Più di 160 chili in riso, frutta, verdura, formaggi, salumi, pasta, conserve, marmellate, miele, farina, vino e succhi: è la “spesa sospesa del contadino” realizzata nei Mercati di Campagna Amica della provincia di Vercelli. I cittadini hanno potuto recarsi negli ultimi mercati realizzati prima delle feste natalizie a Vercelli e hanno acquistato prodotti del territorio che hanno lasciato ‘in sospeso’ per chi non può permettersi in questo momento di comprarli, un contributo è poi arrivato dagli stessi agricoltori che hanno donato una parte dei loro prodotti.
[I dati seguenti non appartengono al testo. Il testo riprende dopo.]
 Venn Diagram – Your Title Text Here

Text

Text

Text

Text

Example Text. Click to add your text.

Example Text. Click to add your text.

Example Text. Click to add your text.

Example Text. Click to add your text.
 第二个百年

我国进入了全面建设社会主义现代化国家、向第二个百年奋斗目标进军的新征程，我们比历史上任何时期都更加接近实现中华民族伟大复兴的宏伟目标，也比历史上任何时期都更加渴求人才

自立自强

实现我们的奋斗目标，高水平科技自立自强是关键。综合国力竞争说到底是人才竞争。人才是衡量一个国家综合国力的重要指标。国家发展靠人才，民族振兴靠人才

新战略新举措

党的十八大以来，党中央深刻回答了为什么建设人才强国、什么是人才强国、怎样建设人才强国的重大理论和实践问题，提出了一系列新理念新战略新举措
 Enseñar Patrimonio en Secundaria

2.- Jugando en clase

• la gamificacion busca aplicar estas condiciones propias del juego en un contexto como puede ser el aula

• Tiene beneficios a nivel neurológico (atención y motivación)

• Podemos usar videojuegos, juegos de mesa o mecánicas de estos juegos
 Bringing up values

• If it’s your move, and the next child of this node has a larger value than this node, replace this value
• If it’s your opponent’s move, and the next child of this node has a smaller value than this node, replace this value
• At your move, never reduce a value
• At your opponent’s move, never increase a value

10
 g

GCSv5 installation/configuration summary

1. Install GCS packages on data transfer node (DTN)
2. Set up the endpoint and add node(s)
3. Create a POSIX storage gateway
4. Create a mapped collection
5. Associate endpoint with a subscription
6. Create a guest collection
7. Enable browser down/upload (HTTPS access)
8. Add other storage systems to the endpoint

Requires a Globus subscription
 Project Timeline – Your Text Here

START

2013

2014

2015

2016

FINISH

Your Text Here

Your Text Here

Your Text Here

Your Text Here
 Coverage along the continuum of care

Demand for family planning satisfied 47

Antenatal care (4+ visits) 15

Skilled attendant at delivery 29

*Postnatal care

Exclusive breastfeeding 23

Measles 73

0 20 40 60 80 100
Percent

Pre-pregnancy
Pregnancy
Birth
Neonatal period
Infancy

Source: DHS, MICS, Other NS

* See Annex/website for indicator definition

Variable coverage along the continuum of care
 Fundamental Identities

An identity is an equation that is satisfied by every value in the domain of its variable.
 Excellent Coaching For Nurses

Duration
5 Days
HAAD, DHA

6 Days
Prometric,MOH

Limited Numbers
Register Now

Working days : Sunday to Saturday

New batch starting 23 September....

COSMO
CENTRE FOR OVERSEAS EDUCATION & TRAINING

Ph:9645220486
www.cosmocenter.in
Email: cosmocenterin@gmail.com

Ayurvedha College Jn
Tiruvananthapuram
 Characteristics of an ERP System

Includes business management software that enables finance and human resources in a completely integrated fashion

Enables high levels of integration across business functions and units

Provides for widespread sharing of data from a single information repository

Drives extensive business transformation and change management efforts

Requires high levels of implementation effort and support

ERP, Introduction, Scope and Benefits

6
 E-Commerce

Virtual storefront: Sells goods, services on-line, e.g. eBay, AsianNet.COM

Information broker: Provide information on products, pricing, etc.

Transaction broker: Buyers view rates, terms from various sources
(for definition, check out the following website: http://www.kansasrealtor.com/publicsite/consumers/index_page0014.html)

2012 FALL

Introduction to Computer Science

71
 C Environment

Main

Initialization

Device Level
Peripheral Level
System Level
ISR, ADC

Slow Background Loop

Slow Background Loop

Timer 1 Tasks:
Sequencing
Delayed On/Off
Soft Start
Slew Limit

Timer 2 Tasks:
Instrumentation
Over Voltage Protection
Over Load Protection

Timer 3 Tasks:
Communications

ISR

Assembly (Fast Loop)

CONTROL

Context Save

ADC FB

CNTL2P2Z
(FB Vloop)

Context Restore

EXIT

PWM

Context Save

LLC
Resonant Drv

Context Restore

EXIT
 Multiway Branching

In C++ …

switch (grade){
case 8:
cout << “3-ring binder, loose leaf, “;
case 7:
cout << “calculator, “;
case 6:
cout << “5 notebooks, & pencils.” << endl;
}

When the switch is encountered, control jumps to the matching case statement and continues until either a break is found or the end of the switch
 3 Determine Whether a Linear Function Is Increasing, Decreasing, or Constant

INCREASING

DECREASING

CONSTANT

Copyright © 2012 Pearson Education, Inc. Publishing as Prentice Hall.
A questi si aggiungono 600 kg di pasta Senatore Cappelli 100% italiana a marchio Stagioni d'Italia, raccolta nell’iniziativa di solidarietà promossa da Fondazione Campagna Amica e Coldiretti e destinata ad aiutare a contrastare le nuove povertà e offrire ai più bisognosi delle festività più serene.

“Con la spesa sospesa abbiamo voluto dare un segno tangibile della solidarietà degli agricoltori verso le fasce più deboli della popolazione, più colpite dalle difficoltà economiche, e sensibilizzare la popolazione, i consumatori presenti ai Mercati, che hanno subito compreso lo spirito dell’iniziativa e hanno contribuito”, spiega Paolo Dellarole, presidente di Coldiretti Vercelli-Biella.

“Le iniziative solidali sono molto importanti, considerato che l’avanzare dell’emergenza coronavirus negli ultimi tre mesi ha fatto salire di oltre un milione i nuovi poveri in tutta Italia, che hanno bisogno di aiuto anche per mangiare, per effetto della crisi economica e sociale provocata dalla pandemia e dalla conseguente perdita di opportunità di lavoro. Una catastrofe sociale senza precedenti dal dopoguerra, contro la quale è importante garantire interventi anche sul piano alimentare a chi si trova in difficoltà”, continuano i due presidenti.

I prodotti e la pasta sono stati raccolti e consegnati alle famiglie da Croce Rossa – Comitato di Vercelli, Caritas Diocesana Novara, Caritas UPM Omegna, Emporio Borgo Solidale Borgomanero e Banco Alimentare del Piemonte Sede di Novara. “Ringraziamo queste associazioni che ancora una volta ci aiutano, come fatto nel periodo di lockdown, a raggiungere direttamente le famiglie più bisognose. Ringraziamo ancora una volta tutti i cittadini e i produttori che non si sono sottratti a una nuova iniziativa di solidarietà che ci piacerebbe riproporre anche in altre occasioni, perché purtroppo sono tante le persone che non possono permettersi un buon pasto, mentre l’accesso al cibo e a una nutrizione di qualità è un diritto di tutti”, conclude il presidente.